“Come! Jog your memory! A person of your acquaintance intended to send you a tinted stone.... ‘Something like the blue diamond,’ I said, laughing; and you replied: ‘Exactly, I expect to have just what you want.’ Do you remember?”

She made no reply. A small satchel fell from her hand. She picked it up quickly, and held it securely. Her hands trembled slightly.

“Come!” said Ganimard, “I see you have no confidence in us, Madame de Réal. I shall set you a good example by showing you what I have.”

He took from his pocketbook a paper which he unfolded, and disclosed a lock of hair.

“These are a few hairs torn from the head of Antoinette Bréhat by the Baron d’Hautrec, which I found clasped in his dead hand. I have shown them to Mlle. Gerbois, who declares they are of the exact color of the hair of the blonde Lady. Besides, they are exactly the color of your hair—the identical color.”

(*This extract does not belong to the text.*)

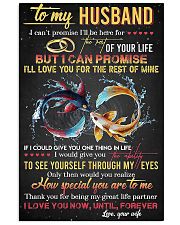 TO MY HUSBAND - FOREVER LOVE - I LOVE YOU 16x24 Poster front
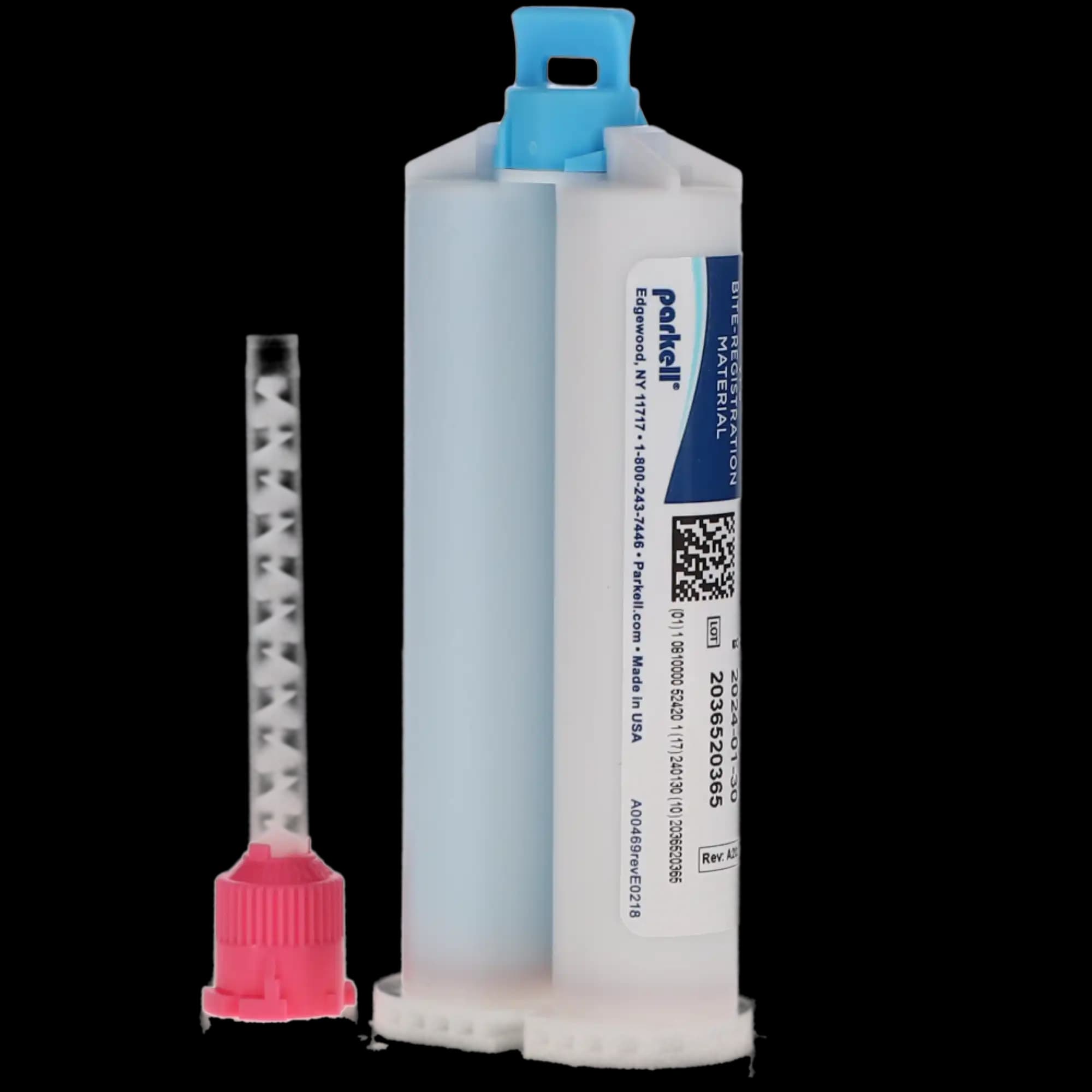 Blu-Mousse VPS Bite Registration Material, Classic Set, 50 ml Split Cartridge, Scent-Free, 2/Pkg, S438S thumbnail 4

Madame Réal looked at him in bewilderment, as if she did not understand his meaning. He continued:

“And here are two perfume bottles, without labels, it is true, and empty, but still sufficiently impregnated with their odor to enable Mlle. Gerbois to recognize in them the perfume used by that blonde Lady who was her traveling companion for two weeks. Now, one of these bottles was found in the room that Madame de Réal occupied at the Château de Crozon, and the other in the room that you occupied at the Hôtel Beaurivage.”

“What do you say?... The blonde Lady ... the Château de Crozon....”

The detective did not reply. He took from his pocket and placed on the table, side by side, four small sheets of paper. Then he said:

“I have, on these four pieces of paper, various specimens of handwriting; the first is the writing of Antoinette Bréhat; the second was written by the woman who sent the note to Baron Herschmann at the auction sale of the blue diamond; the third is that of Madame de Réal, written while she was stopping at the Château de Crozon; and the fourth is your handwriting, madame ... it is your name and address, which you gave to the porter of the Hôtel Beaurivage at Trouville. Now, compare the four handwritings. They are identical.”